### PROVIDED MATERIAL
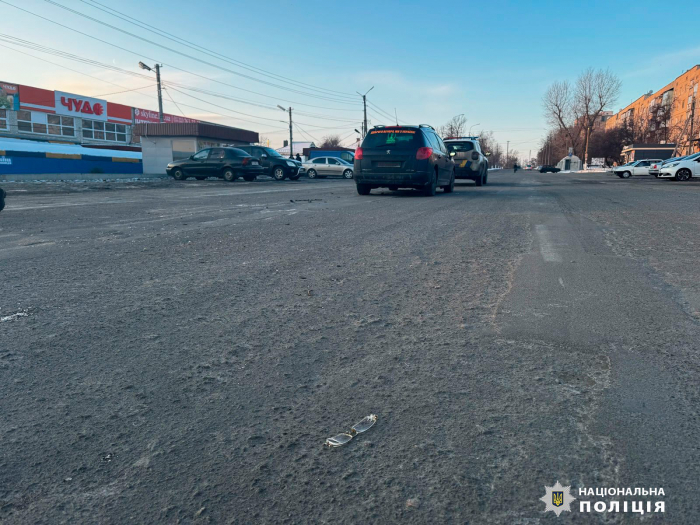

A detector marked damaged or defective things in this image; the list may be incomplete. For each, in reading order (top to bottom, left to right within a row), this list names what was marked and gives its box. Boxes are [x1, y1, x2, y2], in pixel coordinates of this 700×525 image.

cracked asphalt road [1, 171, 700, 520]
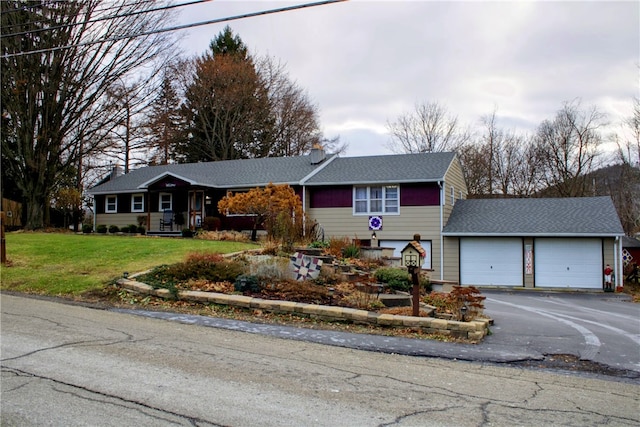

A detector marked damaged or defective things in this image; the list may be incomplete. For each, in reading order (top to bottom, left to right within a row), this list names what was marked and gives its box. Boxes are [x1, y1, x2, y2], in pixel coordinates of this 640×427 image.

cracked road [3, 294, 640, 427]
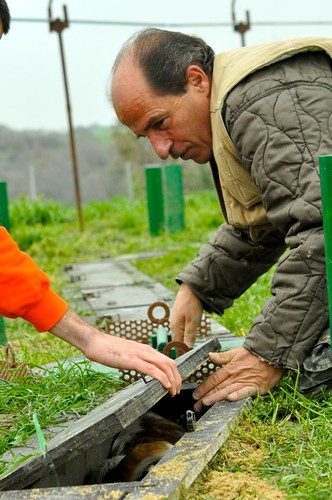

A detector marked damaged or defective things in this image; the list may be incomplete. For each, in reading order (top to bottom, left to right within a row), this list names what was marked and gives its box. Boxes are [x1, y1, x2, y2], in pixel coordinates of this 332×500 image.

rusty metal ring [147, 300, 170, 324]
rusty metal ring [162, 342, 191, 358]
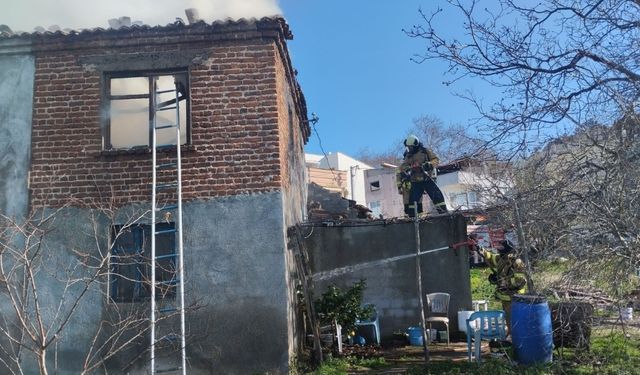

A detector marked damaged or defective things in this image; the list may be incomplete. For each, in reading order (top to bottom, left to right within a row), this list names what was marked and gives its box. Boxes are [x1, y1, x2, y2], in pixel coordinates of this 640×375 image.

charred window opening [104, 71, 189, 150]
broken window [105, 71, 189, 150]
broken window [109, 223, 176, 302]
charred window opening [109, 223, 176, 302]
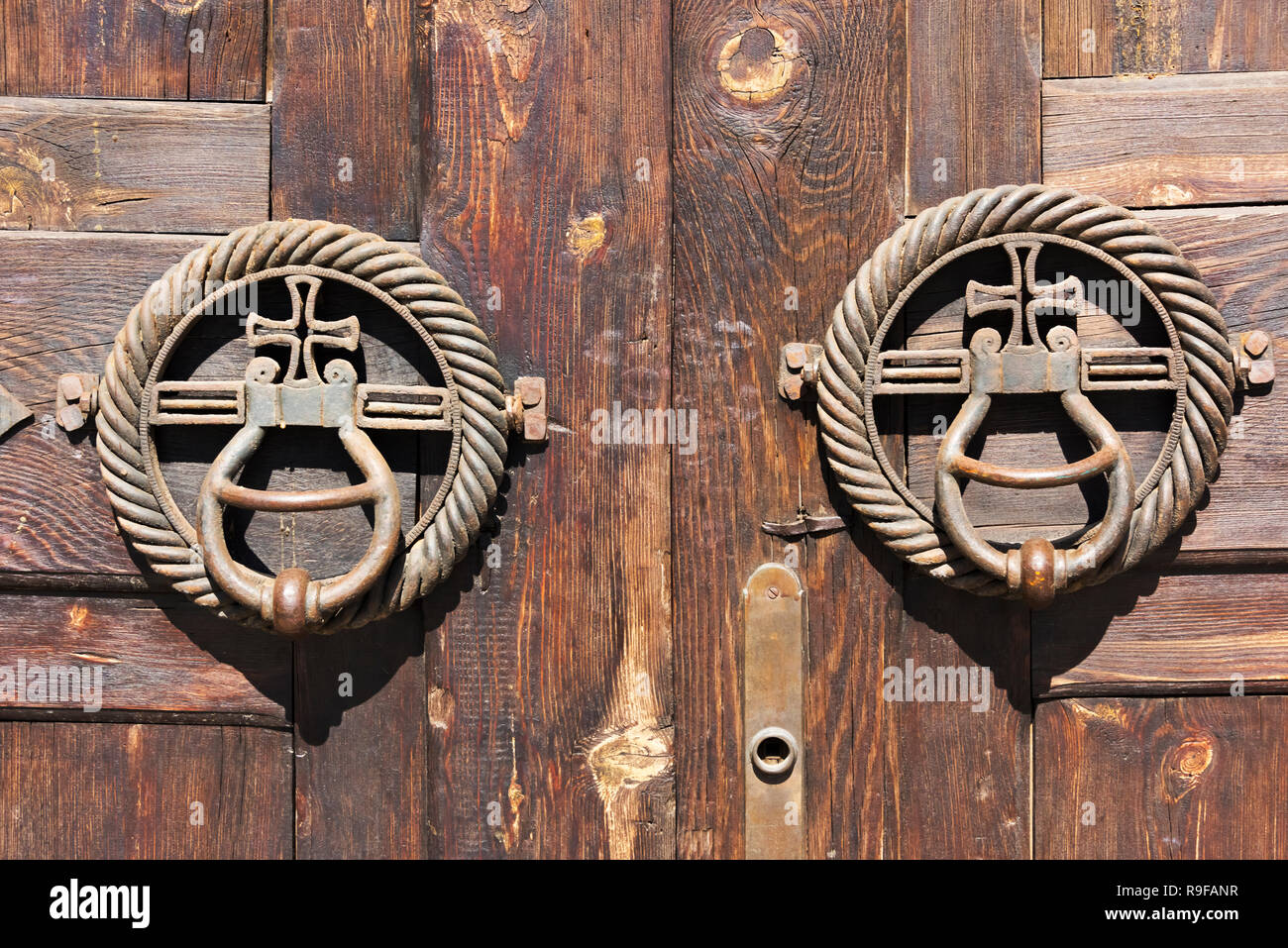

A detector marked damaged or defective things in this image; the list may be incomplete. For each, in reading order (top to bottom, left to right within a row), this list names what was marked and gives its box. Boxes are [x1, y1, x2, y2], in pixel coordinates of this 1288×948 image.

rusted metal ring pull [93, 220, 548, 636]
rusted metal ring pull [778, 186, 1272, 607]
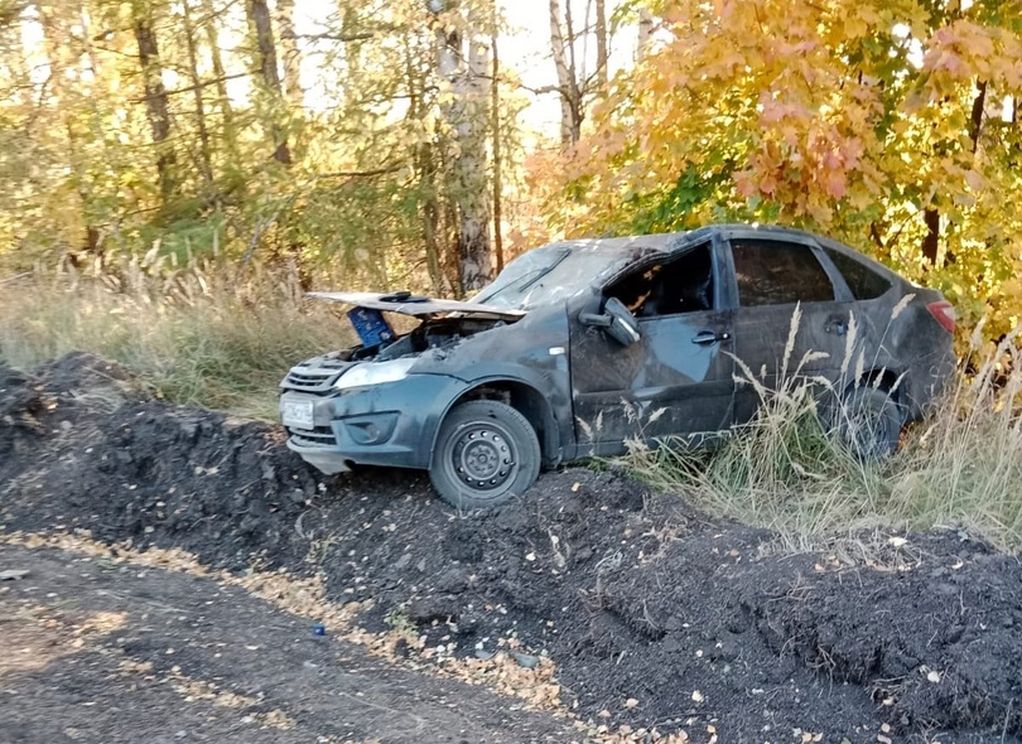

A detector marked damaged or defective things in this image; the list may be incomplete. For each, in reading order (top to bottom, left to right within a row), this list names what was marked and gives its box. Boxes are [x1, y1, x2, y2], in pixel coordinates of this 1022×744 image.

broken window [604, 243, 716, 316]
broken window [736, 240, 840, 306]
crashed gray sedan [280, 224, 960, 508]
damaged bumper [282, 374, 470, 474]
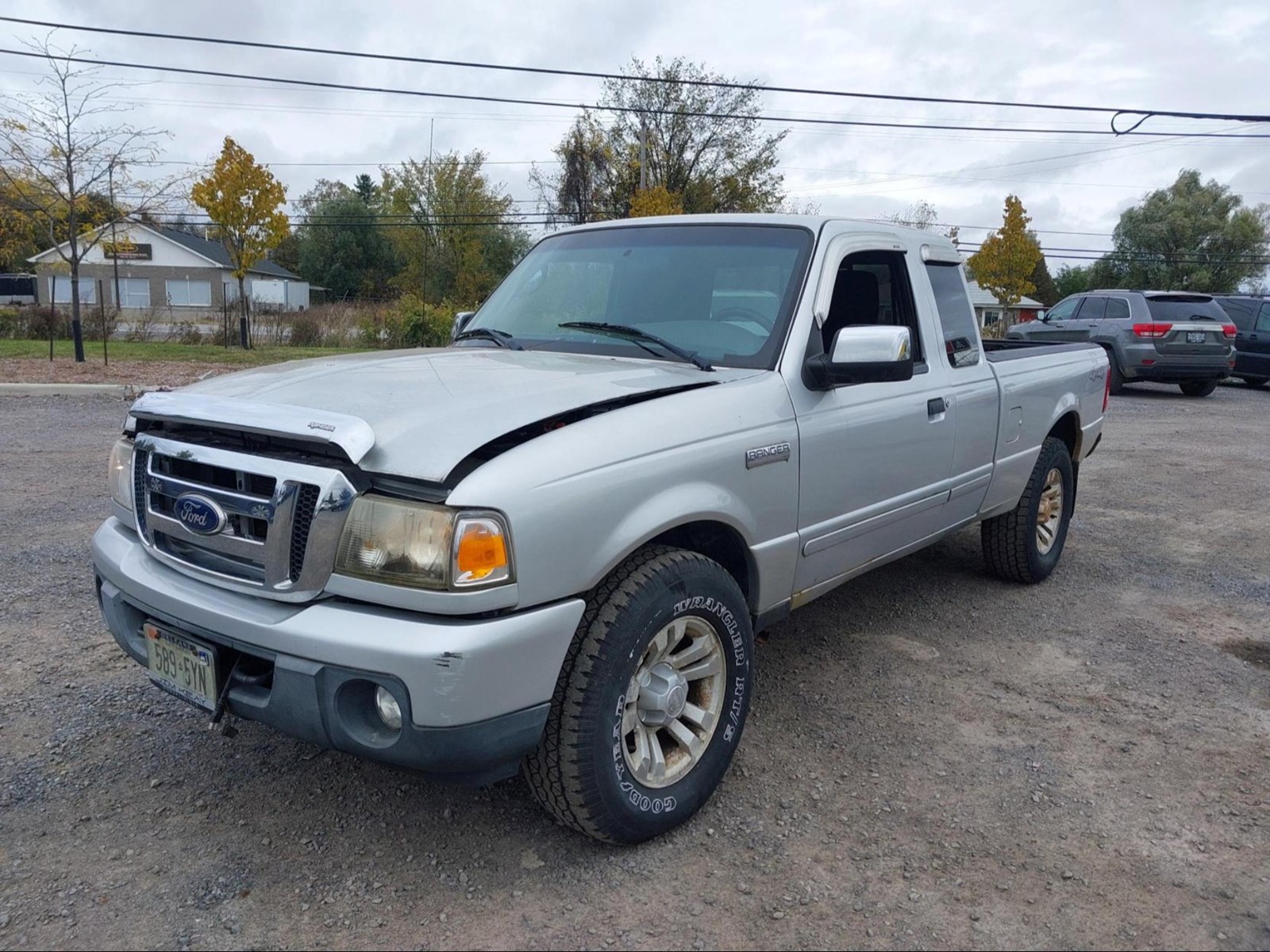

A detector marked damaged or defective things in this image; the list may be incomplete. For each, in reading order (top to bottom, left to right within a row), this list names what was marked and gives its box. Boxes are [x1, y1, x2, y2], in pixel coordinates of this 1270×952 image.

### EXERCISE INSTRUCTIONS
Copy the items above verbatim, from the line with "this 1288×948 image." through the line with "damaged bumper [282, 374, 470, 474]", both lines included. Omit the pictures from your copy.

### OUTPUT FOR THIS TASK
A detector marked damaged or defective things in this image; the list may be incomplete. For each, in reading order (top to bottom, left to right within a row), this list names what was marked and gives its box. Boxes are [x1, y1, x2, y2], in pixel coordinates of this 1288×948 image.

rusted metal ring pull [93, 220, 548, 636]
rusted metal ring pull [778, 186, 1272, 607]

A detector marked damaged or defective things in this image; the list may be incomplete. For each, in reading order (top to bottom, left to right within a row), this list names what was marked and gives its box. Boxes are [x1, y1, x2, y2], in pixel coordinates of this 1022×744 image.

broken window [604, 243, 716, 316]
broken window [736, 240, 840, 306]
crashed gray sedan [280, 224, 960, 508]
damaged bumper [282, 374, 470, 474]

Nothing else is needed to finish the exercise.